THE TASK = Output all of the data below without changing a word, and exclude the pictures.

DATA PROVIDED =
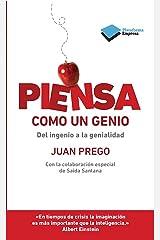 Piensa como un genio (Empresa) (Spanish Edition) Kindle Edition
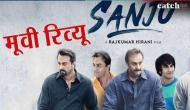 Sanju Movie Review : बैड चॉइस में गुड स्टोरी है रणबीर कपूर की 'संजू'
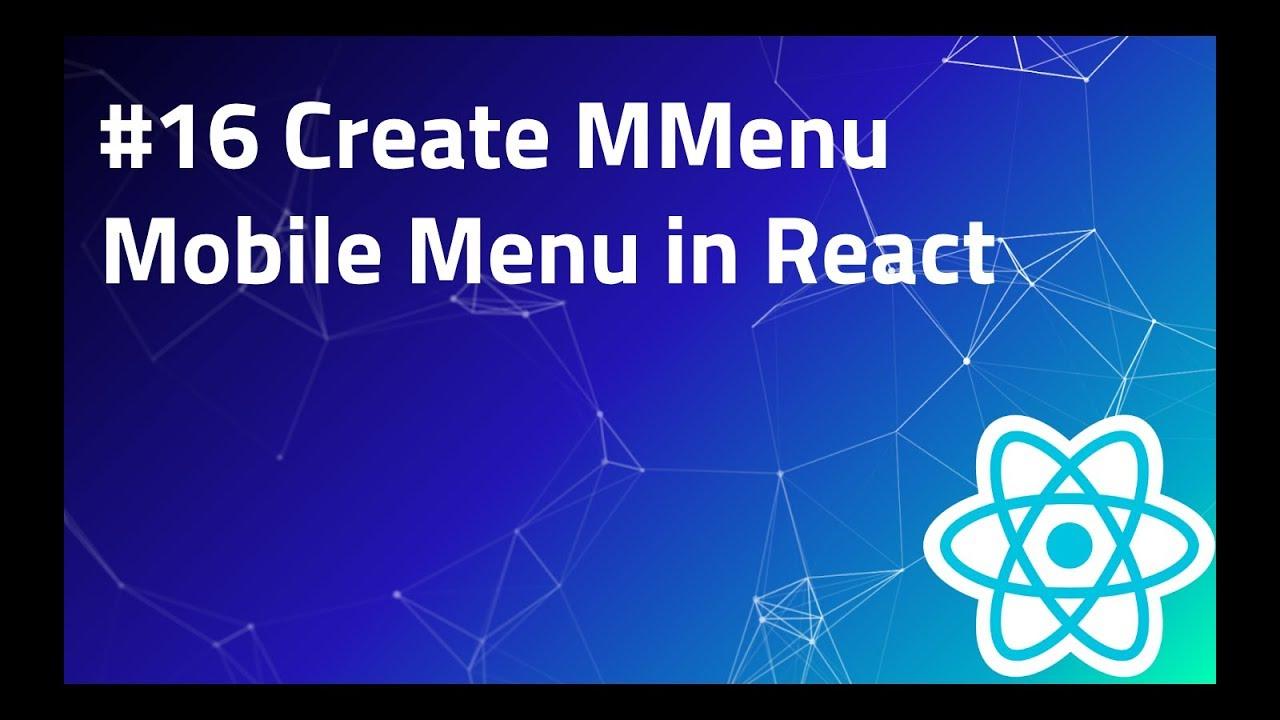 #16 Create Mmenu in React | Burger Menu | Mobile Menu | Mobile Responsive  Navigation | Menu Example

EXERCISE SOLUTION =
 Piensa como un genio (Empresa) (Spanish Edition) Kindle Edition
 Sanju Movie Review : बैड चॉइस में गुड स्टोरी है रणबीर कपूर की 'संजू'
 #16 Create Mmenu in React | Burger Menu | Mobile Menu | Mobile Responsive  Navigation | Menu Example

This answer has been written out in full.